“If you’ve got that cast iron stomach and you’re not allocated to emerging markets, you might look back a couple of years from now and say, ‘I’m glad I took advantage of that,'” Lydon added.
Bond Investments Should be Short and Active
With the short-term rate adjustments being instituted by the Federal Reserve, investors can limit exposure to long-term debt issues and focus on maturity profiles. As a result, shorter durations are in favor on the fixed-income front to prevent prolonged exposure to a bond market that’s seen its fair share of rising Treasury yields as of late.
In addition, Lydon mentioned a shift to more active fund strategies as opposed to passive strategies that provide broad-based exposure to the bond markets like the iShares Core US Aggregate Bond ETF (NYSEArca: AGG).

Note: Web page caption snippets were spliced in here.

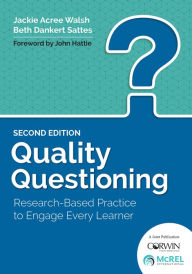 Title: Quality Questioning: Research-Based Practice to Engage Every Learner, Author: Jackie A. Walsh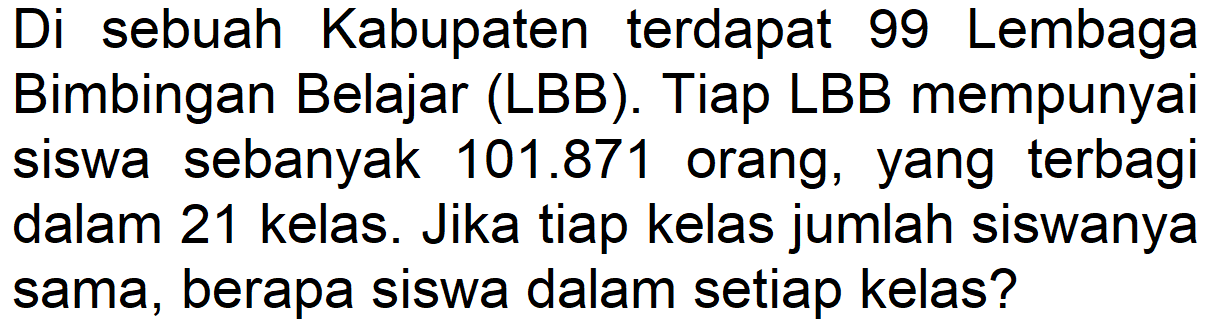 Di sebuah Kabupaten terdapat 99 Lembaga Bimbingan Belajar (LBB). Tiap LBB mempunyai siswa sebanyak 101.871 orang, yang terbagi dalam 21 kelas. Jika tiap kelas jumlah siswanya sama, berapa siswa dalam setiap kelas?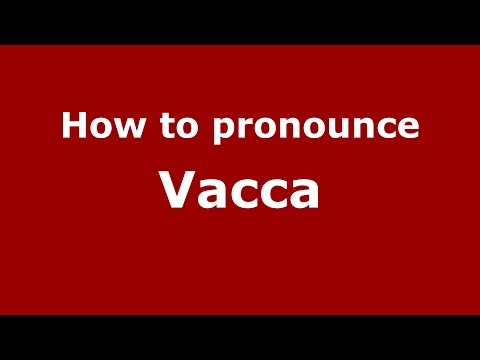 How to pronounce Vacca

“On the fixed income side, a lot of people are shifting over to short duration and also active strategies we haven’t seen in awhile,” said Lydon.
Examples of bond ETFs with short duration exposure include the SPDR Portfolio Short Term Corp Bd ETF (NYSEArca: SPSB) and the iShares 1-3 Year Credit Bond ETF (NASDAQ: CSJ). An ETF that implements an active strategy would be the newly-launched JPMorgan Municipal ETF (Cboe: JMUB), which taps into a municipal bond market that is rife with opportunities, but still overlooked compared to other specific areas of debt investments.
Getting Defensive in Today’s Market
At the Charles Schwab Institutional Conference in Washington, DC, Lydon was getting a pulse on the markets through the lens of financial advisors–the same individuals who witness firsthand what investors are and aren’t clamoring for when it comes to their capital allocations.
“For the first time in five years, advisors are concerned,” said Lydon. “They are talking to their clients at the end of the year with their wrap-up meetings.”
So the question remains: If there is indeed concern, then how do advisors move forward with their clients’ portfolios?
“Until we see the trends turn positive again, I think people have to be defensive,” said Lydon. “Go to more factor-oriented strategies like value and quality, which ETFs can offer.”